Sejak kelahirannya, seseorang berusaha mengetahui dunia di sekitarnya, mempelajari dirinya sendiri, memberikan penjelasan atas fenomena yang tidak dapat dipahami. Namun, di banyak masyarakat tradisional, anak-anak diajari bahwa seseorang tidak abadi dan tidak berdaya untuk mengubah hidupnya dengan cara apa pun, bahwa ada kekuatan ilahi yang lebih tinggi yang mengatur hukum dunia ini. Targetnya dikatakan
manusia di dunia ini - untuk mendapatkan wawasan spiritual, dan ini hanya dapat dilakukan dengan syarat kepatuhan kepada perwakilan gereja. Ada banyak contoh dalam sejarah tentang bagaimana para pemimpin agama, dengan bantuan manipulasi kesadaran semacam itu, melancarkan perang berdarah yang berkepanjangan dengan para pembangkang. Apa saja perang salib melawan bidat atau "kafir".
Dengan awal Renaisans, kesadaran banyak orang telah berubah secara dramatis. Orang-orang memandang dunia dengan mata yang sama sekali berbeda, dan kemudian keyakinan pada dogma agama bergetar. Tepat diPada saat itu, doktrin filosofis seperti humanisme muncul. Ini mendefinisikan seseorang sebagai nilai tertinggi, dan menganggap haknya atas kebebasan berbicara, bertindak, kreativitas, realisasi diri tidak dapat disangkal. Humanisme sama sekali tidak menempatkan manusia di pusat alam semesta atau di atas alam. Sebaliknya, ia mendorong orang untuk hidup selaras dengannya. Kepribadian, ajaran humanis, memiliki potensi besar, dan dalam hal apa pun tidak boleh dilanggar.
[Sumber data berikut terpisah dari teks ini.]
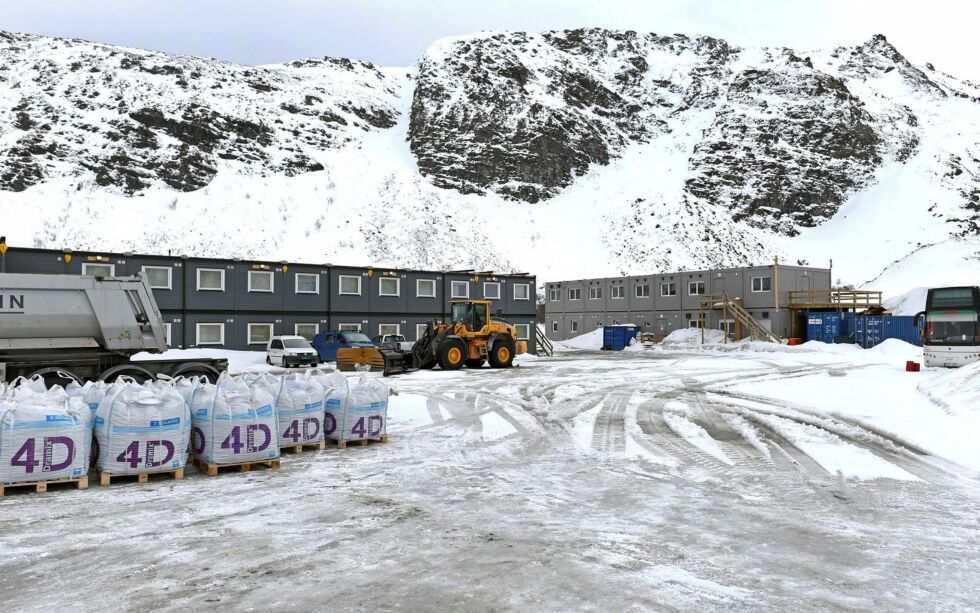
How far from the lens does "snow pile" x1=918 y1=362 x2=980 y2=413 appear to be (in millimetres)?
13031

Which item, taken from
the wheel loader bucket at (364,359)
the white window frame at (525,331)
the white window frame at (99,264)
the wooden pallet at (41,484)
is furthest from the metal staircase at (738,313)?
the wooden pallet at (41,484)

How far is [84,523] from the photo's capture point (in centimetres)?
656

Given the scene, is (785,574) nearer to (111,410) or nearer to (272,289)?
(111,410)

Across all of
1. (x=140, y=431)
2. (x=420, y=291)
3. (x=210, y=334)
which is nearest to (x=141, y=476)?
(x=140, y=431)

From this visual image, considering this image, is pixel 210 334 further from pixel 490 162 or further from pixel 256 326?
pixel 490 162

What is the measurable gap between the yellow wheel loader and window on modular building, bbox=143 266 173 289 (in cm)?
787

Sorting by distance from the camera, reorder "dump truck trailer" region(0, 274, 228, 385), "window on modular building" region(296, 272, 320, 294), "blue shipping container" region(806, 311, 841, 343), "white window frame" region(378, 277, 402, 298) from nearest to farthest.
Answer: "dump truck trailer" region(0, 274, 228, 385) < "window on modular building" region(296, 272, 320, 294) < "white window frame" region(378, 277, 402, 298) < "blue shipping container" region(806, 311, 841, 343)

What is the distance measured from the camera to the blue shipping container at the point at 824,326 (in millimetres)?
38062

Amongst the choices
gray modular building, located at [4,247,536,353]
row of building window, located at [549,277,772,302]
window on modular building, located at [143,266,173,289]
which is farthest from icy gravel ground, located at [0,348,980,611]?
row of building window, located at [549,277,772,302]

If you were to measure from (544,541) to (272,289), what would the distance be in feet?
85.4

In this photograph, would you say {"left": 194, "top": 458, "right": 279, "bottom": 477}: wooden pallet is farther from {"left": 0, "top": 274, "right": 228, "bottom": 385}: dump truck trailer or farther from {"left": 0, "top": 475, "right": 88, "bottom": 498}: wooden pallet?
{"left": 0, "top": 274, "right": 228, "bottom": 385}: dump truck trailer

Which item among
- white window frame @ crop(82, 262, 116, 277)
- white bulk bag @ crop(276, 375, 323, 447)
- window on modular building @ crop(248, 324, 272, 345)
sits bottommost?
white bulk bag @ crop(276, 375, 323, 447)

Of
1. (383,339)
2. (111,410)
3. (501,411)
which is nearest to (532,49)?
(383,339)

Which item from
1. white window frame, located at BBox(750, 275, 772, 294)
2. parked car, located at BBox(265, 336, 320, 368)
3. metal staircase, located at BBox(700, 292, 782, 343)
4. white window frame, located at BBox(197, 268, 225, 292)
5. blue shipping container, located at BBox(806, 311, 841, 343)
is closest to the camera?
parked car, located at BBox(265, 336, 320, 368)
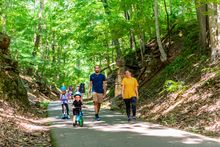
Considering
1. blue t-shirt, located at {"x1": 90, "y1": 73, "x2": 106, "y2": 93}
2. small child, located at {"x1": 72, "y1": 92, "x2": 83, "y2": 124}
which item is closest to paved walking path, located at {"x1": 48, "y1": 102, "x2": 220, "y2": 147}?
small child, located at {"x1": 72, "y1": 92, "x2": 83, "y2": 124}

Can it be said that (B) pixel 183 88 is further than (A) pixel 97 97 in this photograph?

Filosofi humanisme menarik bagi banyak orang dan masih relevan hingga saat ini. Ditampilkan di
Di dunia Barat, arah aliran ini disebut humanisme sekuler (sekuler). Ini mempromosikan kesetaraan universal, filantropi, kebebasan di semua bidang kehidupan publik, prinsip-prinsip moral yang tinggi. Kebebasan harus dipahami bukan sebagai permisif, tetapi sebagai kemandirian tindakan dalam batas-batas yang wajar. Ini tidak melanggar kebebasan anggota masyarakat lainnya.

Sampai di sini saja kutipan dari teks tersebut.